BRIEF:
Render every line of the records below as a numbered list, leaving out the blank lines.

MATERIAL:
** Begin **

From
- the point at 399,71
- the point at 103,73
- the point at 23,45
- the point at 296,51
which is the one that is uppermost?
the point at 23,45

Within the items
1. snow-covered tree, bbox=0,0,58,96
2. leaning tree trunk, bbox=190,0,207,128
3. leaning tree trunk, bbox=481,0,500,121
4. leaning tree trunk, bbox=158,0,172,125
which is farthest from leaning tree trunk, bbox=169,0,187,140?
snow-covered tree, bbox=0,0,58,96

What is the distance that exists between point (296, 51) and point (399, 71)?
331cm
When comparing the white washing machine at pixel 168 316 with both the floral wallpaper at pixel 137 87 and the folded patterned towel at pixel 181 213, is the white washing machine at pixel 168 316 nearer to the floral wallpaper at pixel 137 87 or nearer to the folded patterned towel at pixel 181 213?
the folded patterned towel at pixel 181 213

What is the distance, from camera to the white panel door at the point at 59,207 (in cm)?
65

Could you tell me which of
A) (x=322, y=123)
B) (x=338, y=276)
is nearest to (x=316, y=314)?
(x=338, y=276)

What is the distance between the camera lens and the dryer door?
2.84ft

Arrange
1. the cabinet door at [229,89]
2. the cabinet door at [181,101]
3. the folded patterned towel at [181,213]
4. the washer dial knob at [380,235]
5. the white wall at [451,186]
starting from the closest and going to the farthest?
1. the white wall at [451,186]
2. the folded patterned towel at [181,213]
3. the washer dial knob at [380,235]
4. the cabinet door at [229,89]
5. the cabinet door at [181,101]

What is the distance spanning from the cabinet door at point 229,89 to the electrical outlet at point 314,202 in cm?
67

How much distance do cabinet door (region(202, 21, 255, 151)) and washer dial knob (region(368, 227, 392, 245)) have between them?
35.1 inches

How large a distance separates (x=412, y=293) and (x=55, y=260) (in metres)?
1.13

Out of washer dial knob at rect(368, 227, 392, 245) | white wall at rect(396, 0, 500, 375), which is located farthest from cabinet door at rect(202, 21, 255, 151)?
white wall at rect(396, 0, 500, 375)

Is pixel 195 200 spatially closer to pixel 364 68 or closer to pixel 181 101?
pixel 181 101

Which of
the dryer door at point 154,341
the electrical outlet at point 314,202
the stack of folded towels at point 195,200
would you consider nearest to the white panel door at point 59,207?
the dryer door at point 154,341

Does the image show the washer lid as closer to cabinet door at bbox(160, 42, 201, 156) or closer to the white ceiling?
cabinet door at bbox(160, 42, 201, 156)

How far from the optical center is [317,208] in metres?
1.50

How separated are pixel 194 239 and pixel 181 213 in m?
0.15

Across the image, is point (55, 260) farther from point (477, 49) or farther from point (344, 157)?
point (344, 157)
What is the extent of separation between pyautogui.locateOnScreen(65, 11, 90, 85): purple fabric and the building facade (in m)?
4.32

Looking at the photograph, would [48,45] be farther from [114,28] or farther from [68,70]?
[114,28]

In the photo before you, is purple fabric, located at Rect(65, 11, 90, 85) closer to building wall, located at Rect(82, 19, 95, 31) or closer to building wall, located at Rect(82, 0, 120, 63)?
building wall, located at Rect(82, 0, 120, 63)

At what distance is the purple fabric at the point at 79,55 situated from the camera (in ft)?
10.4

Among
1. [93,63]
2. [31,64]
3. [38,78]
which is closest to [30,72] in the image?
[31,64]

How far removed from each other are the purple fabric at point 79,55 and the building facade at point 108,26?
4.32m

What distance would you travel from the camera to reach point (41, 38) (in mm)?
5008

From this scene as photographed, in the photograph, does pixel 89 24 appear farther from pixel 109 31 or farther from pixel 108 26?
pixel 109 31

** End **

TASK RESULT:
1. From
2. - the point at 399,71
3. - the point at 103,73
4. - the point at 23,45
5. - the point at 296,51
6. which is the one that is uppermost?
7. the point at 23,45
8. Within the items
9. 1. snow-covered tree, bbox=0,0,58,96
10. 2. leaning tree trunk, bbox=190,0,207,128
11. 3. leaning tree trunk, bbox=481,0,500,121
12. 4. leaning tree trunk, bbox=158,0,172,125
13. which is farthest from leaning tree trunk, bbox=169,0,187,140?
14. snow-covered tree, bbox=0,0,58,96
15. What is the distance that exists between point (296, 51) and point (399, 71)?
16. 331cm
17. When comparing the white washing machine at pixel 168 316 with both the floral wallpaper at pixel 137 87 and the folded patterned towel at pixel 181 213, is the white washing machine at pixel 168 316 nearer to the floral wallpaper at pixel 137 87 or nearer to the folded patterned towel at pixel 181 213?
18. the folded patterned towel at pixel 181 213
19. What is the distance, from camera to the white panel door at the point at 59,207 (in cm)?
20. 65
21. Could you tell me which of
22. A) (x=322, y=123)
23. B) (x=338, y=276)
24. is nearest to (x=316, y=314)?
25. (x=338, y=276)
26. What is the distance between the camera lens and the dryer door?
27. 2.84ft
28. Arrange
29. 1. the cabinet door at [229,89]
30. 2. the cabinet door at [181,101]
31. 3. the folded patterned towel at [181,213]
32. 4. the washer dial knob at [380,235]
33. 5. the white wall at [451,186]
34. starting from the closest and going to the farthest?
35. 1. the white wall at [451,186]
36. 2. the folded patterned towel at [181,213]
37. 3. the washer dial knob at [380,235]
38. 4. the cabinet door at [229,89]
39. 5. the cabinet door at [181,101]
40. What is the distance spanning from the cabinet door at point 229,89 to the electrical outlet at point 314,202 in cm?
41. 67
42. How much distance do cabinet door (region(202, 21, 255, 151)) and washer dial knob (region(368, 227, 392, 245)) have between them?
43. 35.1 inches
44. How large a distance separates (x=412, y=293) and (x=55, y=260) (in metres)?
45. 1.13
46. Out of washer dial knob at rect(368, 227, 392, 245) | white wall at rect(396, 0, 500, 375), which is located farthest from cabinet door at rect(202, 21, 255, 151)?
47. white wall at rect(396, 0, 500, 375)
48. Is pixel 195 200 spatially closer to pixel 364 68 or closer to pixel 181 101?
49. pixel 181 101
50. Which of
51. the dryer door at point 154,341
52. the electrical outlet at point 314,202
53. the stack of folded towels at point 195,200
54. would you consider nearest to the white panel door at point 59,207?
55. the dryer door at point 154,341
56. Does the image show the washer lid as closer to cabinet door at bbox(160, 42, 201, 156) or closer to the white ceiling?
57. cabinet door at bbox(160, 42, 201, 156)
58. How far from the optical center is [317,208] in metres?
59. 1.50
60. How separated are pixel 194 239 and pixel 181 213 in m?
61. 0.15
62. Across the image, is point (55, 260) farther from point (477, 49) or farther from point (344, 157)?
63. point (344, 157)
64. What is the extent of separation between pyautogui.locateOnScreen(65, 11, 90, 85): purple fabric and the building facade (in m)?
65. 4.32
66. Looking at the photograph, would [48,45] be farther from [114,28] or farther from [68,70]?
67. [114,28]
68. In the photo before you, is purple fabric, located at Rect(65, 11, 90, 85) closer to building wall, located at Rect(82, 19, 95, 31) or closer to building wall, located at Rect(82, 0, 120, 63)?
69. building wall, located at Rect(82, 0, 120, 63)
70. At what distance is the purple fabric at the point at 79,55 situated from the camera (in ft)?
71. 10.4
72. Among
73. 1. [93,63]
74. 2. [31,64]
75. 3. [38,78]
76. which is closest to [30,72] in the image?
77. [31,64]
78. How far removed from each other are the purple fabric at point 79,55 and the building facade at point 108,26?
79. 4.32m
80. What distance would you travel from the camera to reach point (41, 38) (in mm)?
81. 5008
82. From this scene as photographed, in the photograph, does pixel 89 24 appear farther from pixel 109 31 or farther from pixel 108 26?
83. pixel 109 31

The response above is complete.